Une Vénus de Lucas Cranach le Jeune aux enchères à Paris
Estimé à plus d’un million d’euros, un panneau de Lucas Cranach le Jeune animera les enchères le 29 novembre à Paris. Ce tableau représentant Vénus et l’Amour voleur de miel compta parmi ses illustres propriétaires un célèbre esthète russe, le prince Anatole Demidoff.
Il aura fallu attendre 159 ans pour voir ressurgir en salle des ventes cette huile sur panneau de Lucas Cranach le Jeune (1515-1586). En 1863, l’œuvre se frottait au marteau du commissaire-priseur Charles Pillet qui dispersait alors la collection du célèbre esthète russe, le prince Anatole Demidoff. Passée entre les mains du comte de Lambertye, avant de rejoindre la propriété de la famille Payelle, elle est finalement acquise en 1978 par un grand amateur d’art, dont la collection, riche de pièces d’orfèvrerie, d’objets d’art asiatiques, de bijoux anciens ou de tableaux de maîtres, sera vendue aux enchères du 29 novembre au 2 décembre par la maison Auction Art Rémy Le Fur & Associés à Paris.
Vénus et l’Amour voleur de miel
Notre panneau met en scène Vénus et l’Amour voleur de miel. Cupidon s’est emparé d’un rayon de miel et, alors qu’il y goûte, les abeilles le blessent de leurs aiguillons. L’enfant montre la plaie à sa mère qui, pour lui répondre, compare les blessures de l’insecte à celles qu’il provoque lorsqu’il pique ses propres proies de ses flèches. « Le sujet est une allégorie de la volupté qui, dans sa brièveté, est mêlée de cuisantes douleurs », détaille la maison de vente. L’amour, lorsqu’il est tourné vers le seul plaisir terrestre, se pare d’une amertume, ainsi que le miel perd de son goût suave. Cette scène est tirée du chant XIX des Idylles du poète bucolique Théocrite, dont quelques vers en latin sont portés ici dans un cartel en haut à gauche : « Tandis que l’enfant Cupidon volait le miel de la ruche, une abeille de son dard atteignit le voleur au doigt, ainsi la brève et vaine volupté, inséparable de la douleur, nous cause du mal, tandis que nous la recherchons. » Lucas Cranach livre une interprétation paradoxale de la fable antique, traduisant le message vertueux à travers un nu féminin érotisé. Le voile diaphane en effet souligne, plus qu’il ne dissimule, les courbes sensuelles de Vénus, parée d’un seul collier luxueux. « Notre panneau, alliant érudition et portée édifiante, raffinement maniériste et codification symbolique, est un pur condensé du vocabulaire esthétique et humaniste de cette dynastie d’artistes. »

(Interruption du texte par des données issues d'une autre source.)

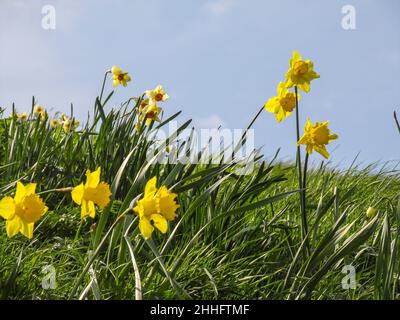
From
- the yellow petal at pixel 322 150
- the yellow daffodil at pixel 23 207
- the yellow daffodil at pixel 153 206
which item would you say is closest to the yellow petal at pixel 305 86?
the yellow petal at pixel 322 150

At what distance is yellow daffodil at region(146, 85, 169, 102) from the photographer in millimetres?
3465

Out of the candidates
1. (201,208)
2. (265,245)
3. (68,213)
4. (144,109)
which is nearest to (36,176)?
(68,213)

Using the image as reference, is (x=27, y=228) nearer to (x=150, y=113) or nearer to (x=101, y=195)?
(x=101, y=195)

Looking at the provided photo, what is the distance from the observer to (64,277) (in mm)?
2326

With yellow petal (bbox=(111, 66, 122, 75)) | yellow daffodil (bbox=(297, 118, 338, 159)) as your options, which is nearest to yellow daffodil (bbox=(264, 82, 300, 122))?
yellow daffodil (bbox=(297, 118, 338, 159))

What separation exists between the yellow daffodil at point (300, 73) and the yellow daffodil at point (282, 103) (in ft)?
0.11

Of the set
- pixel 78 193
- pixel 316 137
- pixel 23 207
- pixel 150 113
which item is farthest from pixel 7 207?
pixel 150 113

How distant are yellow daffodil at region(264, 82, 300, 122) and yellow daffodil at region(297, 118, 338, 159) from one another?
0.45 ft

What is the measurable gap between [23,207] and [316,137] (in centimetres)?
110

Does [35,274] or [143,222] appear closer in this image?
[143,222]

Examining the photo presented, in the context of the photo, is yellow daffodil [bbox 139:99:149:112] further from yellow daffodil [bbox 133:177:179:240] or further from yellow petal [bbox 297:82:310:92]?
yellow daffodil [bbox 133:177:179:240]

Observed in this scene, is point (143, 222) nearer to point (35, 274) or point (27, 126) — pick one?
point (35, 274)

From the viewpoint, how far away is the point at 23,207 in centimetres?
174

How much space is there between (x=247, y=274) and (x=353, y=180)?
6.72 ft
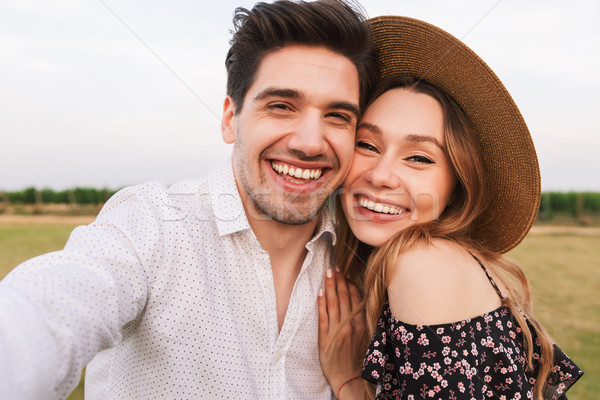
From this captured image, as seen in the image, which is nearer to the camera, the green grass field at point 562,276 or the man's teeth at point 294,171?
the man's teeth at point 294,171

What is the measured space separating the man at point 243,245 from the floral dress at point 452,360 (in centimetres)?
47

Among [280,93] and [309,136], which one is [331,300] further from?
[280,93]

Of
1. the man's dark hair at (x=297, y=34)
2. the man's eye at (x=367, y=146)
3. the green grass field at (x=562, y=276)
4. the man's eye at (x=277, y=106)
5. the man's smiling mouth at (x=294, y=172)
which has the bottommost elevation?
the green grass field at (x=562, y=276)

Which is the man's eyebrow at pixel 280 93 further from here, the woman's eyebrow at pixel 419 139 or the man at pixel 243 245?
the woman's eyebrow at pixel 419 139

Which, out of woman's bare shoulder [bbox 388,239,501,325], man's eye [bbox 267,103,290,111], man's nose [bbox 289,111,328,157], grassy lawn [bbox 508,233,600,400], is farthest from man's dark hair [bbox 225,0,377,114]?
grassy lawn [bbox 508,233,600,400]

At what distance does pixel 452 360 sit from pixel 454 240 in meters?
0.81

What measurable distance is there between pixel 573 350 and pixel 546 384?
5938 millimetres

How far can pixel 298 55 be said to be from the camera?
262 centimetres

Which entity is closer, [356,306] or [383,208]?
[383,208]

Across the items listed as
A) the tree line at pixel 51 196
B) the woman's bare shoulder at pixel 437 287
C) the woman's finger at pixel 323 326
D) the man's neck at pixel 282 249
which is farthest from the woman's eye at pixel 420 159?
the tree line at pixel 51 196

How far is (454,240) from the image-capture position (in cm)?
260

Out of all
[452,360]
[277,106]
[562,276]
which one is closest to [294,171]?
[277,106]

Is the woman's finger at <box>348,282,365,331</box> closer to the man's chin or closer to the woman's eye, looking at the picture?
the man's chin

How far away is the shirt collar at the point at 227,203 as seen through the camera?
2422 millimetres
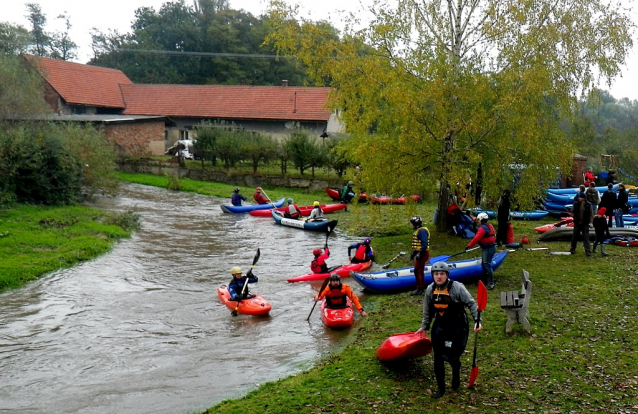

Lucas Cranach le Jeune (1515-1586), Vénus et l’Amour voleur de miel. Huile sur panneau, renforcé. 51 x 35 cm. Estimation : 1 500 000 – 2 500 000 euros.
Un panneau de Cranach le Jeune daté autour de 1540
Cette scène mythologique a été traitée une vingtaine de fois par les Cranach père et fils. Lucas Cranach l’Ancien livre une première version en 1509, aujourd’hui conservée au musée de l’Ermitage à Saint-Pétersbourg, qui sera suivie d’une longue série, perpétuée par son fils Lucas Cranach le Jeune qui rejoint l’atelier familial en 1525. « Formé sous la direction de son père, Lucas Cranach le Jeune travailla à ses côtés puis poursuivit après lui la féconde activité familial de WIttemberg, en perpétuant le style et les motifs iconographiques qui firent son succès à la Cour de Saxe », précise la maison de vente.
Les deux maîtres partageaient une même signature – le dragon aux ailes couchés, ici apposé en haut à gauche – et une manière quasi indissociable, le fils reprenant volontiers les codes stylistiques de son père. L’attribution de notre œuvre à Lucas Cranach le Jeune ne fait néanmoins aucun doute pour le spécialiste des Cranach, Dieter Koepplin, qui date le panneau des années 1540-1550. Les enchérisseurs devront compter sur une estimation comprise entre 1,5 et 2,5 millions d’euros pour ce tableau de Lucas Cranach le Jeune, dont le record de vente a été établi en 2007 à Londres avec un Portrait de femme adjugé 2,7 millions d’euros, avec les frais.